Yukarıdaki çerçeve içinde sözlerimizi toparlayalım…

 

 

Cumhuriyet’in ikinci yüzyılında Anadolu yine bir savaş çemberi içindedir. Şartları ve sınırları 1923 dönemi gibi değildir. Ancak sonuçta bir dünya savaşı çemberi içindedir. Ve Anadolu’nun bir tecrübesi vardır: Anadolu Devrimciliği.

Anadolu Devrimciliği ruhu yaşıyor ve 15 Temmuz gecesinde olduğu gibi aktif. Ancak 1923 döneminde olduğu gibi iki ayrı tutum ve iki ayrı yol tutuş kavşağındayız: Ya Vahdeddin gibi şartları gerekçe gösterip güçlü ülkelerle uzlaşarak ve hatta onların yol haritasıyla uyumlu davranarak kurtarabildiği kadar ülkenin geleceğini kurtarmak yolunu seçeceğiz ya da Atatürk gibi direniş için halkı örgütlemek ve galip ülkelerle masada eli güçlü olarak pazarlık yapmak için ikinci bir Kuvva-yı Milliye hareketini başlatacağız.

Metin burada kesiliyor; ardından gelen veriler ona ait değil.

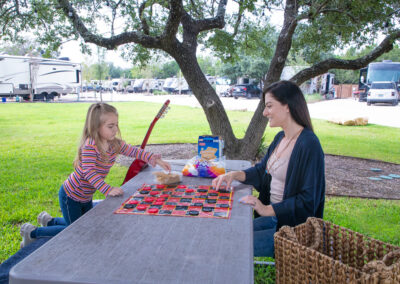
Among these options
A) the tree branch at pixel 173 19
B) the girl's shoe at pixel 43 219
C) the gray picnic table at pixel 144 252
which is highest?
the tree branch at pixel 173 19

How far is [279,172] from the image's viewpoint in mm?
2377

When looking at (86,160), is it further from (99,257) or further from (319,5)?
(319,5)

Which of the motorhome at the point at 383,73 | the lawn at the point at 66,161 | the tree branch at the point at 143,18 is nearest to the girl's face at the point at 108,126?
the lawn at the point at 66,161

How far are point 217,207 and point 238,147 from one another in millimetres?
4428

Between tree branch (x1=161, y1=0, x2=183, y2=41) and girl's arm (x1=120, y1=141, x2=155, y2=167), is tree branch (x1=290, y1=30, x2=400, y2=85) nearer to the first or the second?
tree branch (x1=161, y1=0, x2=183, y2=41)

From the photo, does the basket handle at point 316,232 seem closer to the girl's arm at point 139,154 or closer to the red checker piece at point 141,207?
the red checker piece at point 141,207

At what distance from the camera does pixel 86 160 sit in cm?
236

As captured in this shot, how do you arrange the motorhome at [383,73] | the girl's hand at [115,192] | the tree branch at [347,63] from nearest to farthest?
the girl's hand at [115,192] → the tree branch at [347,63] → the motorhome at [383,73]

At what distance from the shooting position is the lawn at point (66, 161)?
3.91 meters

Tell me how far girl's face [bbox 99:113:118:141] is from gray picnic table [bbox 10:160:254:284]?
82 centimetres

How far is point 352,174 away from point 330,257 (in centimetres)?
504

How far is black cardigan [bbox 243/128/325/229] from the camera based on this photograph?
6.75 feet

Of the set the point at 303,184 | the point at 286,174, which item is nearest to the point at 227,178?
the point at 286,174

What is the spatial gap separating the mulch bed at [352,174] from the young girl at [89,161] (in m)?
3.57
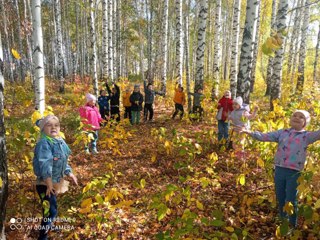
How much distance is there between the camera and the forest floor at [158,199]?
11.0 feet

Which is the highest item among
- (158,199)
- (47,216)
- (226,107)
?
(226,107)

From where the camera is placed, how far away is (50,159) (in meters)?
3.16

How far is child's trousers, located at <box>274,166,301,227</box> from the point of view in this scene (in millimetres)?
3443

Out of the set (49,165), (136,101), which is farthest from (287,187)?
(136,101)

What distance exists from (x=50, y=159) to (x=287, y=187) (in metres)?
3.04

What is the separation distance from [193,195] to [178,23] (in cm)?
903

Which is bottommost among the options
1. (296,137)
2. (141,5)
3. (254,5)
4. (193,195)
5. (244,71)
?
(193,195)

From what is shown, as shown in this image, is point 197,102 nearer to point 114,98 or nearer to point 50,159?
point 114,98

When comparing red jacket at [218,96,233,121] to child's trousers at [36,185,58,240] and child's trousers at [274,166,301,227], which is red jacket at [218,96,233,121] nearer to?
child's trousers at [274,166,301,227]

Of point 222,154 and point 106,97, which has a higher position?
point 106,97

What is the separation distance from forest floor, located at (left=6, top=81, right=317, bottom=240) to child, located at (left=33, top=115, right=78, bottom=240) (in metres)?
0.32

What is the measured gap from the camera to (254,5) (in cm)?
716

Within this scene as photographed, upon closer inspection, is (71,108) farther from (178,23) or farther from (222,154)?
(222,154)

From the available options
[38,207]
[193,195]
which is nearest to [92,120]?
[38,207]
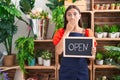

2023 yılından ikinci yüzyıla baktığımızda bir ironi veya tarihî cilvedir ki, son 25 yılda Erdoğan’ın da bütün politikaları başta ABD olmak üzere tüm küresel güçlere karşı direnerek, güçlenerek, strateji ve taktik oyunlar oynayarak ve hayatın ebediyen savaş üzere kalmayacağı bilinciyle, masaya oturulduğunda eli kuvvetli kalmak adına çizdiği çizgi ve yürüdüğü yol, Atatürk’ün Kurtuluş Savaşı ve sonrası çizip yürüdüğü yol ile örtüşmektedir.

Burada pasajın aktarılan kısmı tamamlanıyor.